## Given request
Show every line in the data below that contains the word "lawn". Uppercase and lowercase letters count as different.

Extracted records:
———

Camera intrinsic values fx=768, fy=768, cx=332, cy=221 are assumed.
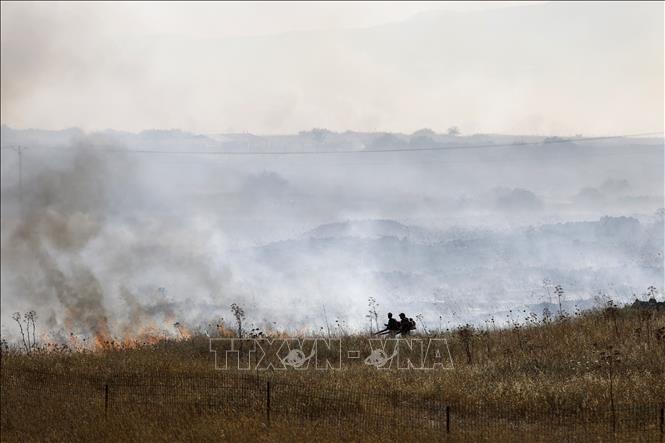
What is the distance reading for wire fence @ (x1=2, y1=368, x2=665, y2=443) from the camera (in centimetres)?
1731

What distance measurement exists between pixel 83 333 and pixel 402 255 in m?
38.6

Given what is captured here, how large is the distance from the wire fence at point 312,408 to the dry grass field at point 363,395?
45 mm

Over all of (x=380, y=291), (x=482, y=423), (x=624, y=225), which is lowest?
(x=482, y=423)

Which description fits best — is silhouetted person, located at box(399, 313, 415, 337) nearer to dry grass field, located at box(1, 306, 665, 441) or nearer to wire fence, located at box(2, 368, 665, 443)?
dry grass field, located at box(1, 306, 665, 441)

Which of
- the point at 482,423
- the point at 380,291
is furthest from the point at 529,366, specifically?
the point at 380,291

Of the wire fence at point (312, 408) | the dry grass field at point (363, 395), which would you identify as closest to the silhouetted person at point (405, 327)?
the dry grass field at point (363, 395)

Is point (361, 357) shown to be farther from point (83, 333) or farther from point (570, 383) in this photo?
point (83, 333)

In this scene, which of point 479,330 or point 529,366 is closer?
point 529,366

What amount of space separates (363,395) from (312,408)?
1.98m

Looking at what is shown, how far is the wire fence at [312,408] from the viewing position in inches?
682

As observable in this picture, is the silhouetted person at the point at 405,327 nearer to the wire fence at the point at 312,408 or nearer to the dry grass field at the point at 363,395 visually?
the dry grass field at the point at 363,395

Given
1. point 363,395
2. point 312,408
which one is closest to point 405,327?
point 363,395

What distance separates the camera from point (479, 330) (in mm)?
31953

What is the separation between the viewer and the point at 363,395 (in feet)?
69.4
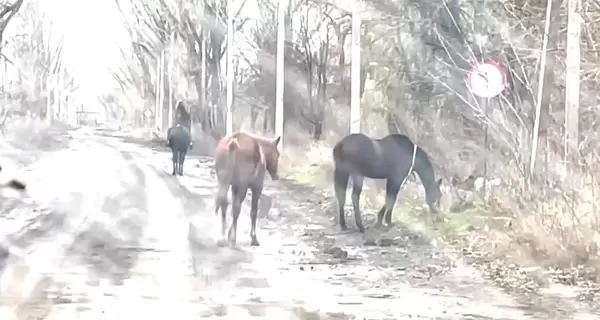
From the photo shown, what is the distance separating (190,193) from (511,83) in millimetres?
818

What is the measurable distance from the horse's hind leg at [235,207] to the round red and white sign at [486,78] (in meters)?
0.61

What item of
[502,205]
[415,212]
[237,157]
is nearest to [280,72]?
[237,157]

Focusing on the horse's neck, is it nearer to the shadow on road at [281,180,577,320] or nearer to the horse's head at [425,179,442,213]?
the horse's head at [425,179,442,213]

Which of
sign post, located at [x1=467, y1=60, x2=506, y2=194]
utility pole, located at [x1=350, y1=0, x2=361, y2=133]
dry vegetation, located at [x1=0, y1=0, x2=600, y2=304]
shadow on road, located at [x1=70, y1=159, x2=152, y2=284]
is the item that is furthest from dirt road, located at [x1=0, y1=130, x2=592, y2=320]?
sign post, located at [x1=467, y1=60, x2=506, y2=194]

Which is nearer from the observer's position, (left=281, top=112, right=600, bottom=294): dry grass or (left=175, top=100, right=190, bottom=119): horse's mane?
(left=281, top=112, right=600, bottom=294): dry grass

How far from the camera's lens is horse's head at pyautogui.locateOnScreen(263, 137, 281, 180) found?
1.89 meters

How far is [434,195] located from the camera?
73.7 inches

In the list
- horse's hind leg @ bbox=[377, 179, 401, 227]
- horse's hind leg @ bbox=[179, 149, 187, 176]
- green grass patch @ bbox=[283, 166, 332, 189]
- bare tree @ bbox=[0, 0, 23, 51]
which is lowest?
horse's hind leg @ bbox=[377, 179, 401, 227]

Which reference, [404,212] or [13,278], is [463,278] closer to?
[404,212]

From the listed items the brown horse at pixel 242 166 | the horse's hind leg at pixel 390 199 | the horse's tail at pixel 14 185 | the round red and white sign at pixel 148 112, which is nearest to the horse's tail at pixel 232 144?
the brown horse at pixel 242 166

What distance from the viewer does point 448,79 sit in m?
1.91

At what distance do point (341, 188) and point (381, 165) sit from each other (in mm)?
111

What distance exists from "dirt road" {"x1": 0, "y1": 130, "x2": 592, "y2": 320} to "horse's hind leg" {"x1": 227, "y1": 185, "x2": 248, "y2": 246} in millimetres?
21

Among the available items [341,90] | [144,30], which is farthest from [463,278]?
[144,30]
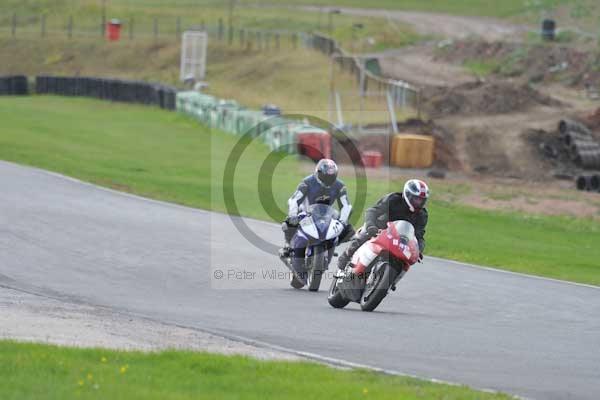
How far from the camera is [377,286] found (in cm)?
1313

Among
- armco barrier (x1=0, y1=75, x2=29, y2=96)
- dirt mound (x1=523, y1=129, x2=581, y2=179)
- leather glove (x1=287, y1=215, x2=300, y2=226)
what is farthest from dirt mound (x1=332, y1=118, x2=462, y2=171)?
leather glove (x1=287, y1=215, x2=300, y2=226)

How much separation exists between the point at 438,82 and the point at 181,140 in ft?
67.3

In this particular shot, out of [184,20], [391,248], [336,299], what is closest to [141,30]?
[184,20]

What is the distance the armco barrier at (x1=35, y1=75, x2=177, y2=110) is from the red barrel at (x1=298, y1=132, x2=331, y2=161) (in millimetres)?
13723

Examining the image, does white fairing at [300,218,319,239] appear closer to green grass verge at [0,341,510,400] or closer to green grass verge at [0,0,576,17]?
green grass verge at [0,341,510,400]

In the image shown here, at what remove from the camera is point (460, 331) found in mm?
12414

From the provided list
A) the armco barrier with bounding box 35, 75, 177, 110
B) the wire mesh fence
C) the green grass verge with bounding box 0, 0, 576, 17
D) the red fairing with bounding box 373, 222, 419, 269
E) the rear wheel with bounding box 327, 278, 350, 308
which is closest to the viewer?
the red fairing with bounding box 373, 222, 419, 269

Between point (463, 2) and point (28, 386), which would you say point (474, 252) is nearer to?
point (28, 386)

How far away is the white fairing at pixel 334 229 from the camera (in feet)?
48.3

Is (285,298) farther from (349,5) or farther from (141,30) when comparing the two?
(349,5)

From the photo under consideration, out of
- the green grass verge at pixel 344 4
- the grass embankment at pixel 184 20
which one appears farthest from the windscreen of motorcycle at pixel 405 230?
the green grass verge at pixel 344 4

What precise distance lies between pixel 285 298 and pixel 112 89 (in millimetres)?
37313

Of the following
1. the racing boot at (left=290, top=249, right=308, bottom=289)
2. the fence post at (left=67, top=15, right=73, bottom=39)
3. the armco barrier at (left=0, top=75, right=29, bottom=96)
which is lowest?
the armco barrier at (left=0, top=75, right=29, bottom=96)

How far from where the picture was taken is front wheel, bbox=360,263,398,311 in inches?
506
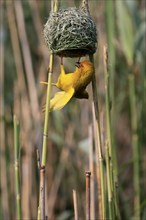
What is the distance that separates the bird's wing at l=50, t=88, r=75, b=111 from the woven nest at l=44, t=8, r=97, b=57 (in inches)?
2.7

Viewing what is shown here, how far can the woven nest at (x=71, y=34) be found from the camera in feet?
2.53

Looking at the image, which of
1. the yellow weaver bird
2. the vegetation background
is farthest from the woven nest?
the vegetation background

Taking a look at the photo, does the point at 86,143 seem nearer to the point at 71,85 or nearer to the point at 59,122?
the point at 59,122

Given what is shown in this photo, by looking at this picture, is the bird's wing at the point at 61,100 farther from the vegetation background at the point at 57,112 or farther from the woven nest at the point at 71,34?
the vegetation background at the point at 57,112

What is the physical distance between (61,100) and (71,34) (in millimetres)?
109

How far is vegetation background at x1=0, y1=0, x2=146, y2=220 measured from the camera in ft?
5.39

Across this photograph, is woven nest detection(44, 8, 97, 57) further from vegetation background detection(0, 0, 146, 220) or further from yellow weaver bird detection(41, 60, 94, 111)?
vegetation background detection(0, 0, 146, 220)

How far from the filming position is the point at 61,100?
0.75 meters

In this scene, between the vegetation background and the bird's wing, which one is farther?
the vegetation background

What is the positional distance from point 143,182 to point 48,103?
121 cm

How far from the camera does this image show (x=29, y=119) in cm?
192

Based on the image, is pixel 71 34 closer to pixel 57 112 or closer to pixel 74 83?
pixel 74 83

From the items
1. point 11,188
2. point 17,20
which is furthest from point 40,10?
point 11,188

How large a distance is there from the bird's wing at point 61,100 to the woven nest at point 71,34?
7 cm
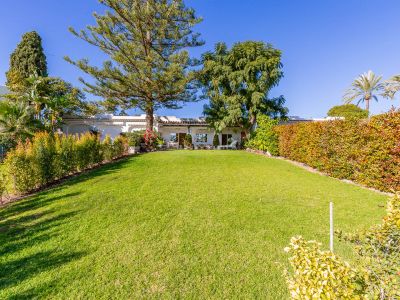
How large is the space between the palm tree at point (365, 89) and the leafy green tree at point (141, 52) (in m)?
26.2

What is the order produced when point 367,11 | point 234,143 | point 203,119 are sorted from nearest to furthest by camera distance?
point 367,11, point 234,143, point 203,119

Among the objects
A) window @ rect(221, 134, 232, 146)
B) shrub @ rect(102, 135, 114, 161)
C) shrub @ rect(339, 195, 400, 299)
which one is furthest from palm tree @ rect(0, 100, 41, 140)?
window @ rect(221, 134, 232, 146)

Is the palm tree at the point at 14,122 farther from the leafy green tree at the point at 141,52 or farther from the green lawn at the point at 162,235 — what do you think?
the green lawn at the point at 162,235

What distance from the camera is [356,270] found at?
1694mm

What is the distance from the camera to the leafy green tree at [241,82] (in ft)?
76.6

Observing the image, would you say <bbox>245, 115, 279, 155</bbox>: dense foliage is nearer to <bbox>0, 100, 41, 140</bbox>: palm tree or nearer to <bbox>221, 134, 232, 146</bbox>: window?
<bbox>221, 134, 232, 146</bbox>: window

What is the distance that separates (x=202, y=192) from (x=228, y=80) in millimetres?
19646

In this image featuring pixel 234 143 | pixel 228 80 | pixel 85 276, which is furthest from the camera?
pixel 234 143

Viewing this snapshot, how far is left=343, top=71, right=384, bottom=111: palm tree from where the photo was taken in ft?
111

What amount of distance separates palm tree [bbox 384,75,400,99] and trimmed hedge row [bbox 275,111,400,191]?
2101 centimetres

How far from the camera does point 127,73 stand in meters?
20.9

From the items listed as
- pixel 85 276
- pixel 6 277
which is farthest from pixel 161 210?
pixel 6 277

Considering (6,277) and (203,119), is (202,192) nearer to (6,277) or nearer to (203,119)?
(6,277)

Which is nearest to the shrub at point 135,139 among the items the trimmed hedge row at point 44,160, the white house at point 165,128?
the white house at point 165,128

———

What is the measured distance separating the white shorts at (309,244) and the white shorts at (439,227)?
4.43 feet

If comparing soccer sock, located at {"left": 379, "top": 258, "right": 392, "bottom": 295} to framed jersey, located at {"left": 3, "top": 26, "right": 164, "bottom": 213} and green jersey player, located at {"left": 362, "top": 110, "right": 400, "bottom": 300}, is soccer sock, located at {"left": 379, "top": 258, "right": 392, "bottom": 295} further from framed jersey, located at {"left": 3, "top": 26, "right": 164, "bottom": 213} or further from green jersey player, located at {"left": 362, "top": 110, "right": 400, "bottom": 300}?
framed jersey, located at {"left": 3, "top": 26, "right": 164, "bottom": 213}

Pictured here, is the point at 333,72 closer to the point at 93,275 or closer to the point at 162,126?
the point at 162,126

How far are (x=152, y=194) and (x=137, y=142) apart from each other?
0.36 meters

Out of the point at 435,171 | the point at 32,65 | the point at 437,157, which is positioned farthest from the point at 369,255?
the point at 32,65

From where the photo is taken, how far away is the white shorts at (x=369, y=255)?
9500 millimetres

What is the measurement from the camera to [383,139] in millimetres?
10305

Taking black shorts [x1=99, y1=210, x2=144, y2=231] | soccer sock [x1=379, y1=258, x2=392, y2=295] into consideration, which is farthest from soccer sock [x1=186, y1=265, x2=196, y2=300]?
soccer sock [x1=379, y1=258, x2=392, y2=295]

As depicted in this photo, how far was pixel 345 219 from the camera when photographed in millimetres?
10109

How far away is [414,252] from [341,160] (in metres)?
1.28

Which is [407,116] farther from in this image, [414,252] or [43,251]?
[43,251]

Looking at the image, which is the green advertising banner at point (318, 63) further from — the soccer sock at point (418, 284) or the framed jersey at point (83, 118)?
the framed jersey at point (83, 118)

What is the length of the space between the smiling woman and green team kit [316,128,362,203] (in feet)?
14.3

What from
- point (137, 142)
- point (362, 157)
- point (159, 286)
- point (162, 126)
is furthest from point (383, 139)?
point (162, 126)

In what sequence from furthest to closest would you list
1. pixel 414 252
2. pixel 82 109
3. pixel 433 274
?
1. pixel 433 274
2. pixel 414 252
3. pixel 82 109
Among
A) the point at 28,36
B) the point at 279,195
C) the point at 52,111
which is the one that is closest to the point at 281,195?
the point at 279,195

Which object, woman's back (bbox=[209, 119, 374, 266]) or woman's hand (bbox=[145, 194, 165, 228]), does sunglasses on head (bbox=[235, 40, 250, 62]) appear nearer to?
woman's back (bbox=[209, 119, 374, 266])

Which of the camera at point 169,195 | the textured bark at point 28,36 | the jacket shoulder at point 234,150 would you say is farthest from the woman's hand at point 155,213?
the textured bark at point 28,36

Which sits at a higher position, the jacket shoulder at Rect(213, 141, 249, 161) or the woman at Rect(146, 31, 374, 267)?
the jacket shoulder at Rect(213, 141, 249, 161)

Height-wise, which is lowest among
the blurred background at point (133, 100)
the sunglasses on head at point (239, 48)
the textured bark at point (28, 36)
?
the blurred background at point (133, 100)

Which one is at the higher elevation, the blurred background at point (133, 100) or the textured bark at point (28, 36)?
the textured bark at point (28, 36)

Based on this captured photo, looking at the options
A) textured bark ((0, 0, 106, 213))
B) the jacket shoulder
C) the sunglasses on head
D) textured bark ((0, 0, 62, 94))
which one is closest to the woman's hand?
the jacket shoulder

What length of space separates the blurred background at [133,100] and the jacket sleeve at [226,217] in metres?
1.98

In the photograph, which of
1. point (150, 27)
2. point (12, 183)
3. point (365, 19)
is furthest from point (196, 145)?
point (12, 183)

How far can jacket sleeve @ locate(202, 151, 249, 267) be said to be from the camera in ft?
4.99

———

## Exercise answer
Is the palm tree at the point at 14,122 farther from the leafy green tree at the point at 141,52 or farther from the green lawn at the point at 162,235 — what do you think?
the green lawn at the point at 162,235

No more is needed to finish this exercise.